David Chandross (PhD) is a researcher and educator working in the fields of learning in seniors and gamification in higher education and health sciences. He is the Program Coordinator for the Baycrest Learning Academy, which provides continuing education courses for long-term care residents. He currently serves as a lead Ryerson University contact for AGE-WELL Network of Centres of Excellence, in the field of social connectedness and technology for seniors. He has held academic positions at the University of British Columbia, Simon Fraser University, Ryerson University, the British Columbia Institute of Technology, the Michener Institute for Applied Health Sciences, and the Canadian College of Naturopathic Medicine.

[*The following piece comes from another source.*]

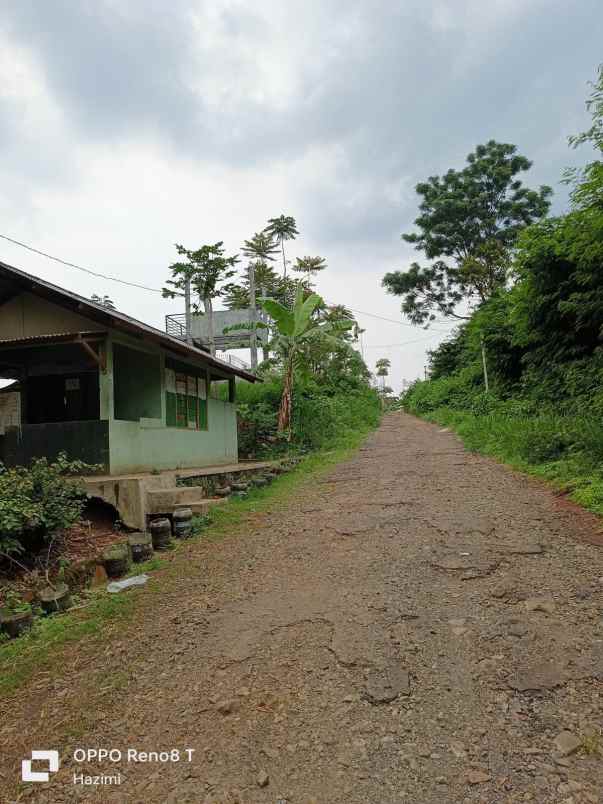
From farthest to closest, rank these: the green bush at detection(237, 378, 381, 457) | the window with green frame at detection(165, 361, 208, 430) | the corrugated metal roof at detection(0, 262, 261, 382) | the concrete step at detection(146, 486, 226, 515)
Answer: the green bush at detection(237, 378, 381, 457), the window with green frame at detection(165, 361, 208, 430), the corrugated metal roof at detection(0, 262, 261, 382), the concrete step at detection(146, 486, 226, 515)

Olivier Courteaux holds a PhD in contemporary international relations from the Sorbonne, with an emphasis on war and conflict studies. He has taught at York University, Ryerson University, and the Royal Military College of Canada. Olivier is the author of a number of scholarly articles, conference papers, and book contributions on foreign policy and terrorism. His most recent book, Canada between Vichy and Free France, 1940–1945 was released in 2013 (English) and 2015 (French).
Neel Desai is a technology entrepreneur and co-founder of Chumbuggy.com, a website that finds others interested in discussing common topics and provides you with a face-to-face video platform with which to have a live conversation. Neel is driven by his passion for exploring the new psychology of aging and challenging current stereotypes. In addition to launching Chumbuggy.com, in 2013 he developed a technology learning program for seniors at Belmont House in Toronto. The following year, he produced the first Nuit Blanche art exhibit by seniors’ home residents (“Belmont House Homes for the Aged: This Light of Mine”) that was visited by over 1,500 people at Toronto’s 401 Richmond gallery. He is currently enjoying his first year as a member of the Board of Directors at Belmont House.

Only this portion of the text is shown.